Plans were then made to use the studio and The Swampers’ David Hood (bass) Spooner Oldham (organ) on the Soul Movers’ follow-up to their 2017 album Testify.
With credits to their name like Aretha Franklin’s I Never Loved A Man and Wilson Pickett’s Mustang Sally, the naturally confident and charismatic Mack admits feeling a sense of anxiety when she presented her songs to Hood and Oldham.
“I was hoping they were good enough, because we were going to see if we could make The Swampers boogie,” she says.
“We were looking for signs while we were playing. We were looking for body language from David Hood. We don’t need to hear it in words as musicians. If he’s tapping his foot and grooving as he’s playing his bass, then that’s it, we’ve done it.”
Elsewhere at the Royal Studios, Mack used Rock’n’roll Hall of Famer Al Green’s personal No.9 microphone after impressing the studio’s owner, Lawrence Mitchel, with her voice, and at The Nutthouse studio Little Richard’s guitarist of 20 years, Kelvin Holly, made an appearance.

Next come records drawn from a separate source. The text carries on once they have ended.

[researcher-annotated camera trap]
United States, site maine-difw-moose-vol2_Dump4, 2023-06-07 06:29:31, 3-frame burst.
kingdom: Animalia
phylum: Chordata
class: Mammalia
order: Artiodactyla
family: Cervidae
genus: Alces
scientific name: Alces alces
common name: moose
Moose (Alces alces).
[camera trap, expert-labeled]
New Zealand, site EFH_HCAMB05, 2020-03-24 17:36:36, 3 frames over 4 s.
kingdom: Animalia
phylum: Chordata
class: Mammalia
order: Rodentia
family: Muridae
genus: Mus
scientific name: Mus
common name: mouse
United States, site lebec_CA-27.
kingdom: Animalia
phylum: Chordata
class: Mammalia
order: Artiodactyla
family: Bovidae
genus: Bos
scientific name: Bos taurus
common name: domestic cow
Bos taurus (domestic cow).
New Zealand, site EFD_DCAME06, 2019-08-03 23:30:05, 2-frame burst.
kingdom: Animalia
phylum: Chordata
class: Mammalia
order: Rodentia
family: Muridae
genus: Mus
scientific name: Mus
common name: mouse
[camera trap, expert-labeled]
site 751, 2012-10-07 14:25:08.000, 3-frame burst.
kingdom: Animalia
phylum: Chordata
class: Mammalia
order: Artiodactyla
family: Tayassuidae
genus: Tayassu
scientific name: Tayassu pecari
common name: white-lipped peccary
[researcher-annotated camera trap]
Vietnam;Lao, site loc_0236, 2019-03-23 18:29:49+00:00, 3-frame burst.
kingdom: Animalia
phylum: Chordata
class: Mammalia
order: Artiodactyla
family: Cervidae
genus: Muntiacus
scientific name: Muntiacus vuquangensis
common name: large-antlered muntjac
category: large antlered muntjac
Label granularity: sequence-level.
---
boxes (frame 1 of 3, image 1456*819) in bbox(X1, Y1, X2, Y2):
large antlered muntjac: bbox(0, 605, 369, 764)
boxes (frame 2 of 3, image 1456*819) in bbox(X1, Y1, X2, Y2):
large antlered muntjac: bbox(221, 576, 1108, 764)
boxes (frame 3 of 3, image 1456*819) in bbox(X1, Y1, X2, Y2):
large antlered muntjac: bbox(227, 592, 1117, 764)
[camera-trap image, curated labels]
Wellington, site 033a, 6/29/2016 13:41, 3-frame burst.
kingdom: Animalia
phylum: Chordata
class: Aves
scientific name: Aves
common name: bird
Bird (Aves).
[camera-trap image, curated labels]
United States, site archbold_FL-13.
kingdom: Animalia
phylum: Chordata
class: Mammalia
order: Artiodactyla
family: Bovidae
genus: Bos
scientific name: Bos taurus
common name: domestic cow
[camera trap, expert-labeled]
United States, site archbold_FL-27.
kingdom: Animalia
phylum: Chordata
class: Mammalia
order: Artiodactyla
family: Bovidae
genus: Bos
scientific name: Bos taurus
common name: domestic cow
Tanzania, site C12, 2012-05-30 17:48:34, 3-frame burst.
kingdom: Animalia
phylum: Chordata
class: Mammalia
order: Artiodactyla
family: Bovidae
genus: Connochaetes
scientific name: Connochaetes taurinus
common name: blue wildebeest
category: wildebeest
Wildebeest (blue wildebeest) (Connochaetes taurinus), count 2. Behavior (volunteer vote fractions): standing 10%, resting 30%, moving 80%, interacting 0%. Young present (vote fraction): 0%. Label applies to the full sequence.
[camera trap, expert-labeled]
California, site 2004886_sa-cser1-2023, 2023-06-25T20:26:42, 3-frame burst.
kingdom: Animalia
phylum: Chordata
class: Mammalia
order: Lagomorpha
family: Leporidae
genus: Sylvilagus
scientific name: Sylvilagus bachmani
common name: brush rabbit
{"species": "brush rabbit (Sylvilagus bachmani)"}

Then at arguably the most famous studio in America, Memphis’s Sun, Mack stood in the exact same place that Elvis Presley recorded many of his classics, as she fittingly laid down The Soul Movers’ track Elvis Made Me.
Mack says the experience crystallised for her that The Soul Movers were a bona fide soul band.
“What we found is, we’re right,” she says. “The music is true, it’s coming from the same place, the same love and we’re on the same page. It was like going to the headmaster’s to check your work and going, ‘yes you’re right’.”
The Soul Movers play the Wickham Park Hotel on February 9 and the Grand Junction Hotel on February 10.